Il y a des séries qui donnent le sourire. Et puis il y a ces petites alertes qui vous le figent, juste le temps de relire l’info. Gautier Larsonneur s’est blessé, et l’ASSE s’apprête à traverser un match piégeux à Grenoble sans son capitaine des cages. Ce n’est pas un drame national, mais c’est un vrai test de solidité. Le genre de test qui ne se voit pas dans les highlights, mais qui se paie cash sur un ballon qui traîne.

Le forfait à Grenoble est probable, et une absence qui pourrait aussi toucher le rendez-vous suivant contre Annecy est évoquée. Rien d’officiel au club à l’instant où l’on écrit, mais le scénario prend de l’épaisseur. Et il suffit d’un détail pour comprendre pourquoi ça compte: depuis l’arrivée de Philippe Montanier, l’ASSE a retrouvé une défense qui respire, oui, mais Larsonneur a aussi sorti, presque à chaque match, l’arrêt qui évite le match qui bascule. Ce n’est pas spectaculaire. C’est précisément pour ça que c’est précieux.

Dans ce contexte, Brice Maubleu se retrouve propulsé au premier plan. L’histoire est presque trop bien écrite: retour au Stade des Alpes, terrain connu, repères familiers. Sauf que le football adore les scénarios, mais il ne les respecte pas toujours. Maubleu n’a pas rassuré sur toutes ses sorties récentes, et c’est là que Montanier doit être fin: protéger son gardien sans transformer l’équipe en bunker qui s’interdit de jouer. La bonne nouvelle, c’est que l’ASSE concède moins de situations franches qu’avant. La mauvaise, c’est qu’en Ligue 2, une seule situation franche suffit souvent à faire un résumé de match.

Le match à Grenoble: moins d’occasions, mais plus de nerfs

Grenoble, c’est rarement un feu d’artifice. C’est un match qui se gagne à la patience, à la précision, et à la capacité à ne pas s’énerver quand le tempo s’enlise. Dans ce décor, l’absence de Larsonneur change surtout une chose: la marge mentale. Avec lui, l’ASSE peut accepter un temps faible en se disant qu’il y aura une main ferme au bon moment. Sans lui, le bloc doit être encore plus propre, les distances mieux tenues, les seconds ballons mieux sécurisés. Bref, moins de romantisme, plus de rigueur.

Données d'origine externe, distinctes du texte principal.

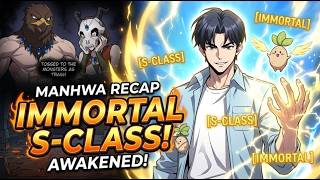Tossed to the Monsters as Trash, He Awakened as an Immortal S-Class! | Manhwa Recap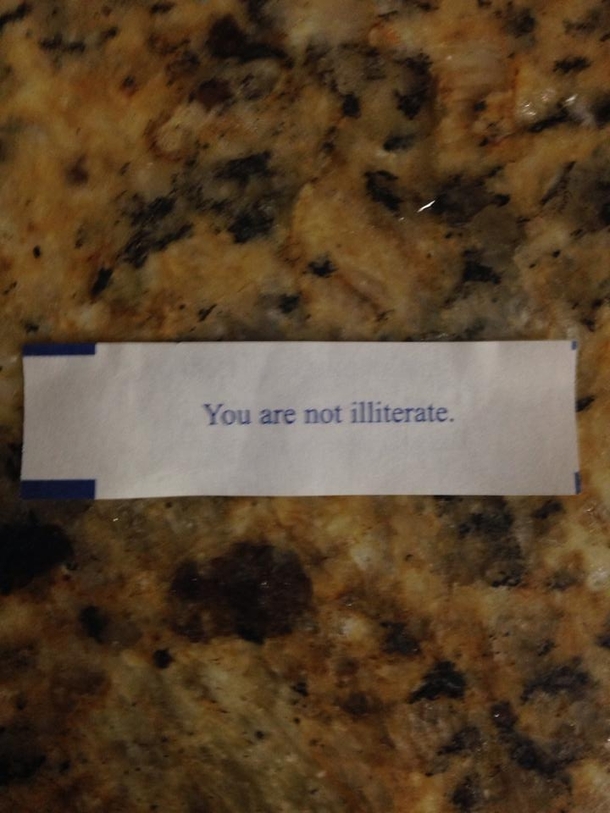 I just got the greatest fortune in the world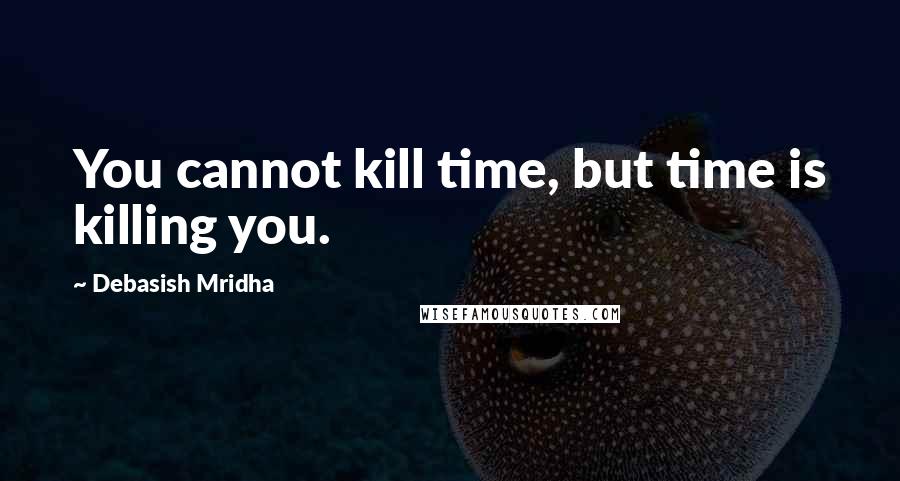 Debasish Mridha Quotes: You cannot kill time, but time is killing you.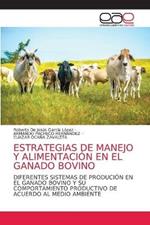 Estrategias de Manejo Y Alimentacion En El Ganado Bovino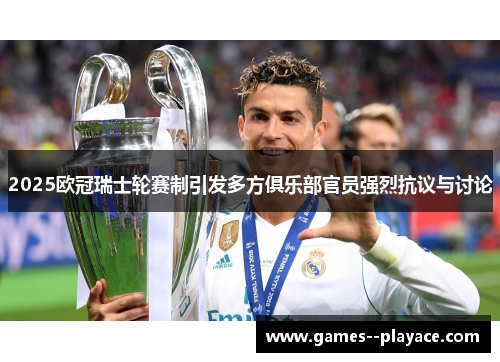 2025欧冠瑞士轮赛制引发多方俱乐部官员强烈抗议与讨论 2025欧冠瑞士轮赛制引发多方俱乐部官员强烈抗议与讨论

Le plan le plus logique, c’est de simplifier la vie de Maubleu. Pas en le laissant sans travail, mais en évitant les situations qui le mettent dans le dur: centres au second poteau mal gérés, ballons dans la zone entre défense et gardien, relances forcées sous pression. Là, l’ASSE a un levier immédiat: la qualité de ses sorties de balle. Si Saint-Étienne joue juste, elle oblige Grenoble à courir, et elle réduit mécaniquement le nombre de ballons “bizarres” qui finissent dans la surface. Si elle joue sale, elle s’expose à ce que Grenoble adore: un match qui se nourrit d’erreurs et de frustration.

Et puis il y a l’autre point, plus sournois: l’ASSE a pris l’habitude de gagner. C’est une force. Mais c’est aussi un piège quand un élément majeur saute. Le danger, ce n’est pas Maubleu. Le danger, c’est l’équipe qui se met à jouer “pour ne pas” au lieu de jouer “pour”. Montanier, lui, a déjà montré qu’il savait remettre des fondamentaux. Là, il doit ajouter une couche: faire comprendre que l’absence de Larsonneur n’est pas une excuse, mais une consigne. Une consigne de plus à respecter.

Si l’ASSE passe ce cap, elle ne gagnera pas seulement trois points. Elle gagnera une preuve: celle d’un collectif capable d’absorber un coup dur sans se décomposer. Et ça, dans une course à la montée, vaut presque autant qu’un but à la 92e. Presque.